In natty we got a new tool called “apt-clone”. Its a commandline application that can be used to clone the packages state of a system and restore it on another system. It will save the full state (sources.list, packages/versions installed, auto-installed inforrmation) and optionally using dpkg-repack in order to save not/no-longer downloadable package (like debs that got installed manually via e.g. gdebi or dpkg -i). The file is pretty small because it just stores references to the files in the archive. One nice feature of the restore is that it can be applied to a different root directory (creating a chroot). I use this to reproduce upgrade issues and its really handy for this. Whats missing currently is modified conffiles detection, but there is some work on this in trunk.
May 7, 2011 at 8:00 am |
Nice! Looking forward to using this tool!
May 7, 2011 at 8:15 am |
Not to be confused with “apt-clone” (apt-get using ZFS snapshots):
http://nexenta.org/attachments/download/80/Nexenta_debconf.pdf
May 7, 2011 at 12:02 pm |
Thanks! I was not aware of this one. It sounds like its doing what our “apt-btrfs-snapshot” tool is doing.
May 7, 2011 at 2:25 pm |
Can we get apt-clone and apt-btrfs-snapshot in Debian already?
May 9, 2011 at 1:24 pm |
Thanks for sharing, Michael. That’s great news.

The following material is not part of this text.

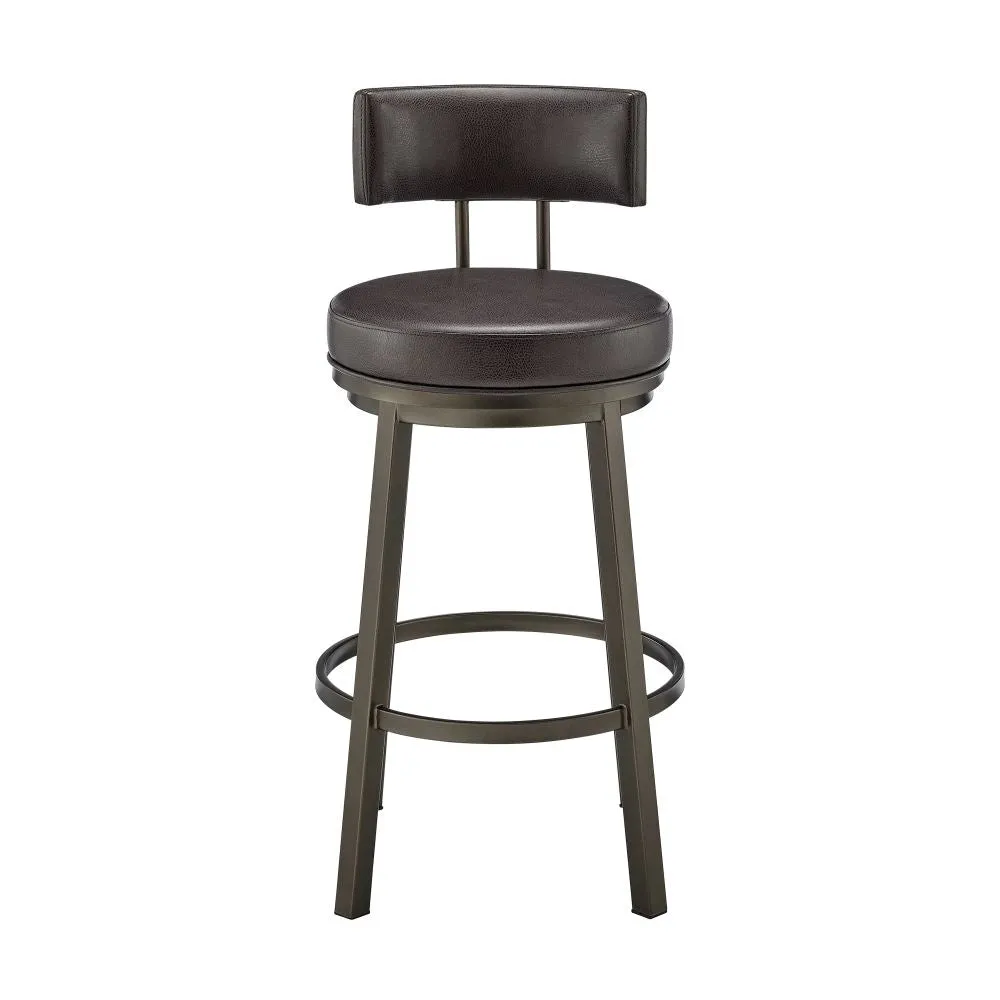 Eleanor 30 Inch Swivel Bar Stool Chair, Round Mocha Brown Faux Leather Seat By Casagear Home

Do you think having an option to have the actual packages neatly put together in a single archive would be feasible ? Seems like the only missing piece for this to be a clean way to replicate an online system to offline LIveCD installs.
I have yet to find a tool that will do this in a simple, elegant manner.
May 10, 2011 at 3:30 pm |
Is there any good manual to use apt-clone?